# The Meg! Shark movie fans where are ya!



## coldbrew (Aug 17, 2018)

There's got to be shark genre fans here! Anyone watched it already? I think it played like a big budget B-Movie...which is AWESOME! XD

It's got good silly fun with a balance of over-the-top shark goodness and seriousness...if serious plots can even exist in a film about a giant primeval shark, haha.

Also, pitting Jason Statham against a CGI shark turned out to be as satisfying as I wanted it to be


----------



## Okami_No_Heishi (Aug 17, 2018)

Who doesn't love the original Jaws!? I watched it over and over again as a kid. Another good one thats overlooked is Deep Blue Sea. It even had LL Cool J in it!!


----------



## Okami_No_Heishi (Aug 17, 2018)

And I am NOT ashamed to say I have not seen Sharknado!


----------



## coldbrew (Aug 17, 2018)

Okami_No_Heishi said:


> Who doesn't love the original Jaws!? I watched it over and over again as a kid. Another good one thats overlooked is Deep Blue Sea. It even had LL Cool J in it!!



Oh man, Deep Blue Sea! Definitely overlooked but a classic. I think that got me into shark movies as a kid (I saw Jaws on TV later on, but that scene where they got stuck in the long tunnel really got me). And Samuel L. Jackson also got eaten in it!!! 

Also Sharknado...I haven't seen it neither. I don't think I know anyone who wants to watch it together HAHA


----------



## ShyFox (Aug 17, 2018)

I have yet to see this film, but I do intend to view it soon! I do have high expectations for it. The previews gave me a ‘Jurassic Park’ feel. I shall share my opinion on this once I have viewed it!


----------



## Scales42 (Aug 17, 2018)

I read 4 of the MEG books by Steve Alten, so iam naturally very excited to see the movie adaptation. ^^


----------



## Scales42 (Aug 17, 2018)

BTW, I just noticed that many people dont even know about the books, which is surprising to me.

TASK DESCRIPTION: Print the shark movie forum thread above in full, word for word, from its title through the last post.

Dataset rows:
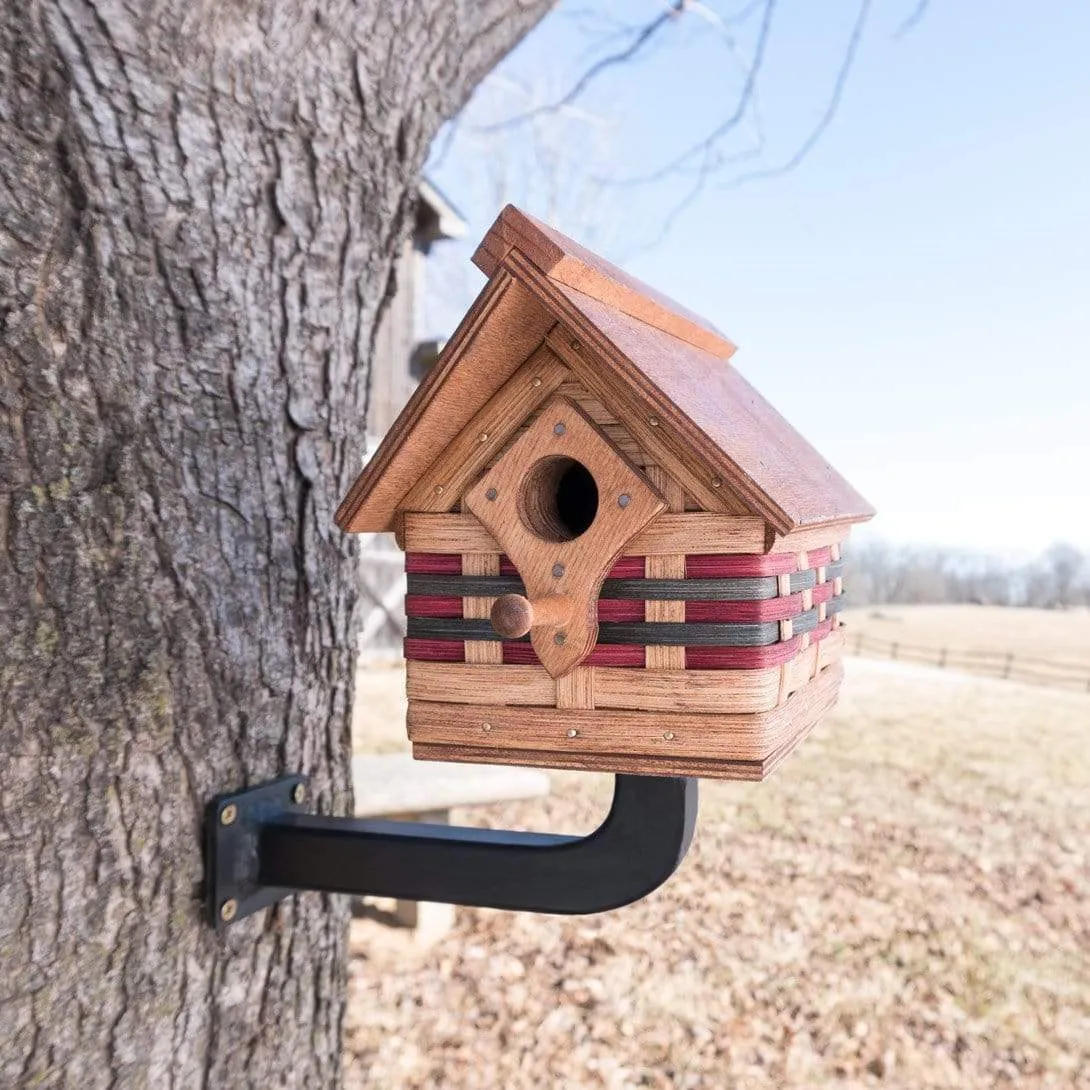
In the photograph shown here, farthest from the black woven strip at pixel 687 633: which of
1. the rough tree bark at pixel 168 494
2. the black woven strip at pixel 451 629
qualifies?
the rough tree bark at pixel 168 494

THE SOLUTION:
# The Meg! Shark movie fans where are ya!



## coldbrew (Aug 17, 2018)

There's got to be shark genre fans here! Anyone watched it already? I think it played like a big budget B-Movie...which is AWESOME! XD

It's got good silly fun with a balance of over-the-top shark goodness and seriousness...if serious plots can even exist in a film about a giant primeval shark, haha.

Also, pitting Jason Statham against a CGI shark turned out to be as satisfying as I wanted it to be


----------



## Okami_No_Heishi (Aug 17, 2018)

Who doesn't love the original Jaws!? I watched it over and over again as a kid. Another good one thats overlooked is Deep Blue Sea. It even had LL Cool J in it!!


----------



## Okami_No_Heishi (Aug 17, 2018)

And I am NOT ashamed to say I have not seen Sharknado!


----------



## coldbrew (Aug 17, 2018)

Okami_No_Heishi said:


> Who doesn't love the original Jaws!? I watched it over and over again as a kid. Another good one thats overlooked is Deep Blue Sea. It even had LL Cool J in it!!



Oh man, Deep Blue Sea! Definitely overlooked but a classic. I think that got me into shark movies as a kid (I saw Jaws on TV later on, but that scene where they got stuck in the long tunnel really got me). And Samuel L. Jackson also got eaten in it!!! 

Also Sharknado...I haven't seen it neither. I don't think I know anyone who wants to watch it together HAHA


----------



## ShyFox (Aug 17, 2018)

I have yet to see this film, but I do intend to view it soon! I do have high expectations for it. The previews gave me a ‘Jurassic Park’ feel. I shall share my opinion on this once I have viewed it!


----------



## Scales42 (Aug 17, 2018)

I read 4 of the MEG books by Steve Alten, so iam naturally very excited to see the movie adaptation. ^^


----------



## Scales42 (Aug 17, 2018)

BTW, I just noticed that many people dont even know about the books, which is surprising to me.